Monday, January 12, 2026

An older friend of many years told me that my piece on biking reminded him of some white man's book about walking the city. He couldn't remember the name of the author or the book. And then misremembered it as Khushwant Singh's beautifully illustrated (with watercolors by Suddhasattwa Basu) book on the seasons in this city. I went looking for it and bought 4 books, testifying something about this city that I have felt since childhood, years before I ever got to live here.

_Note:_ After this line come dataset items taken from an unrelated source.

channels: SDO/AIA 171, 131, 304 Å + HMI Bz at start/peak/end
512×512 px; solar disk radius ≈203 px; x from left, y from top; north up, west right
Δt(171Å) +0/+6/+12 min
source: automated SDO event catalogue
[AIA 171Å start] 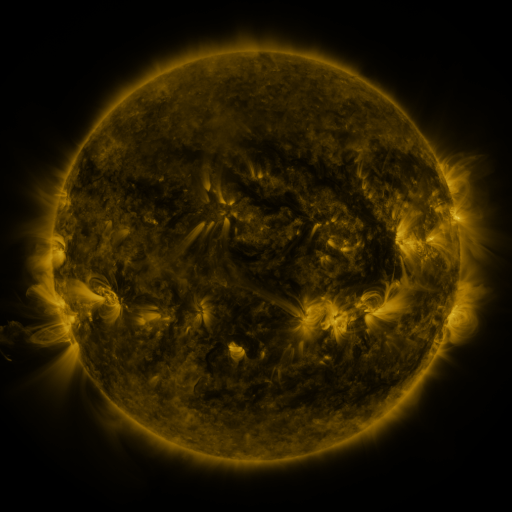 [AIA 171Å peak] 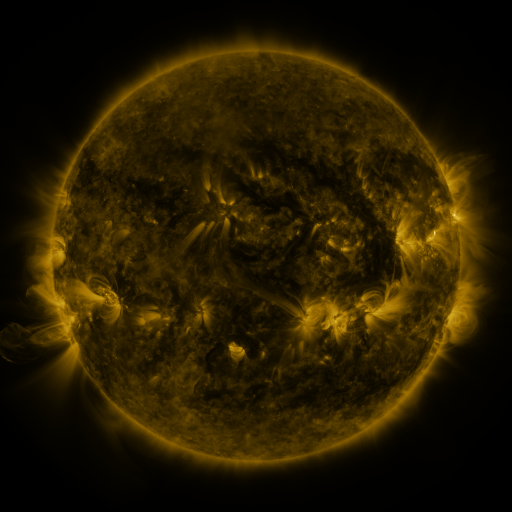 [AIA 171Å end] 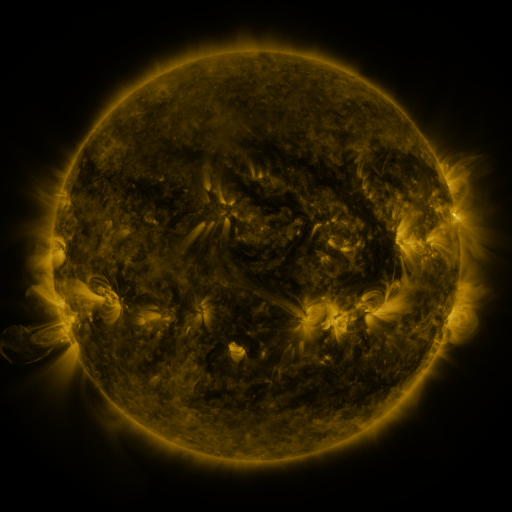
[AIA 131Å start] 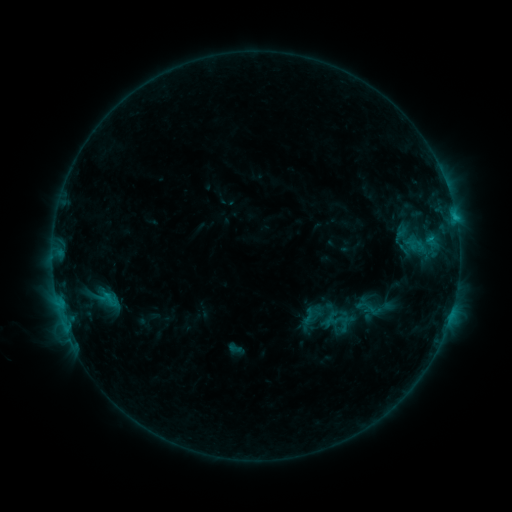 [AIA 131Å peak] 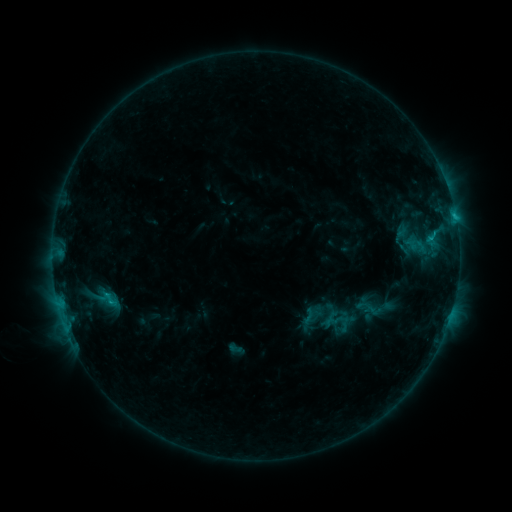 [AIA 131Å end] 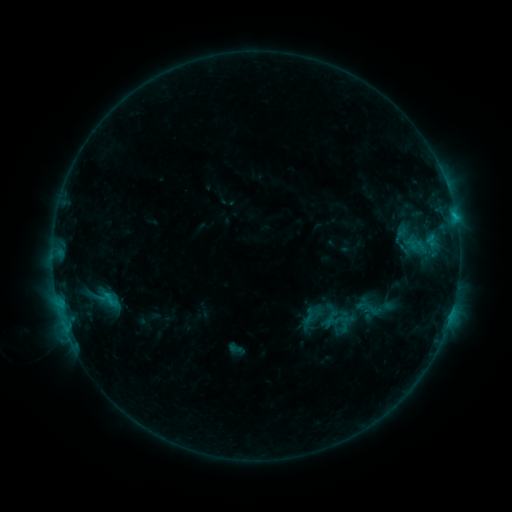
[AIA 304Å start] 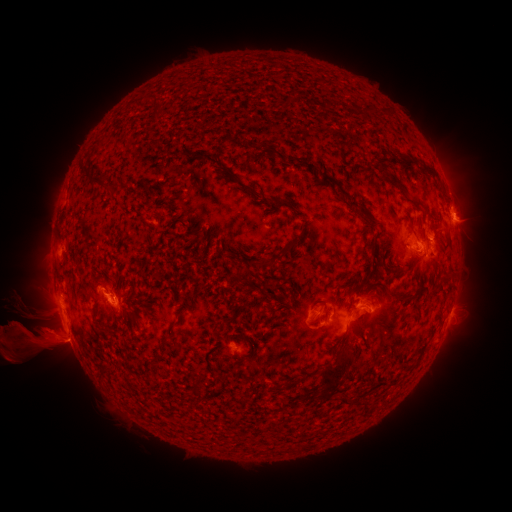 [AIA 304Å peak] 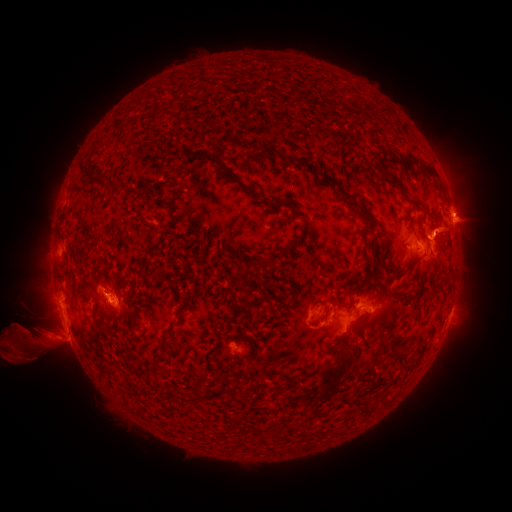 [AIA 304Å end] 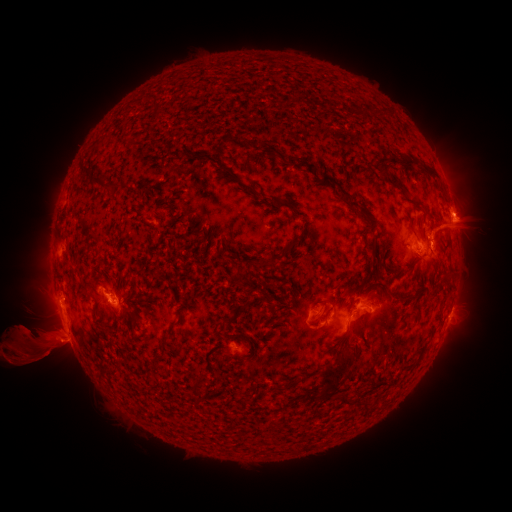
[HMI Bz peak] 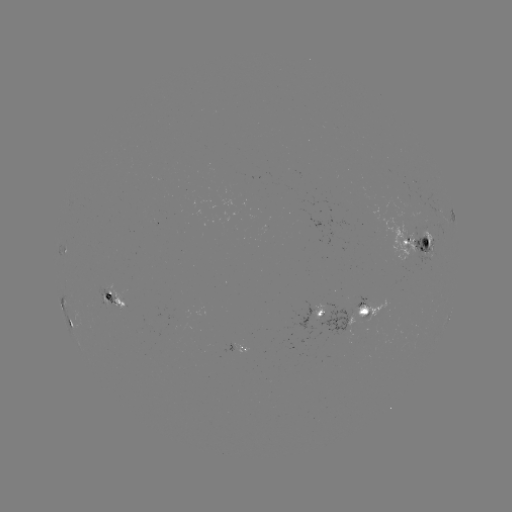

Turned out Sam Miller's was the book he was trying to recall. And Sam Miller took me to Thom Dunn's poems... apparently Dunn's early poems became known for his 'unembarrassed portrayal' of the interpersonal conflict of human romantic attraction. I am moved by this review, this rare acknowledgement of the war between people when they start to want the other but are unwilling to admit it, denying the power the other has, wanting to challenge and tease it, wanting to hurt the other in vehement refusal of the vulnerability to being hurt oneself. Till they start themselves to ache when the other hurts, and the line vanishes between hurting as a verb and hurting as an emotion... 

I seem to have lived this journey with two people in this life so far. 

I believe both of them were part of the pull that I felt for this city; both belonged to this place and were here in the years when it started to tug at me especially strongly. The first I met almost immediately after starting to study here, and he introduced me, virtually, to the work of the second and to his existence. I met the latter 12 years after that and am still, for the last 8 years or so, negotiating that interpersonal conflict with him.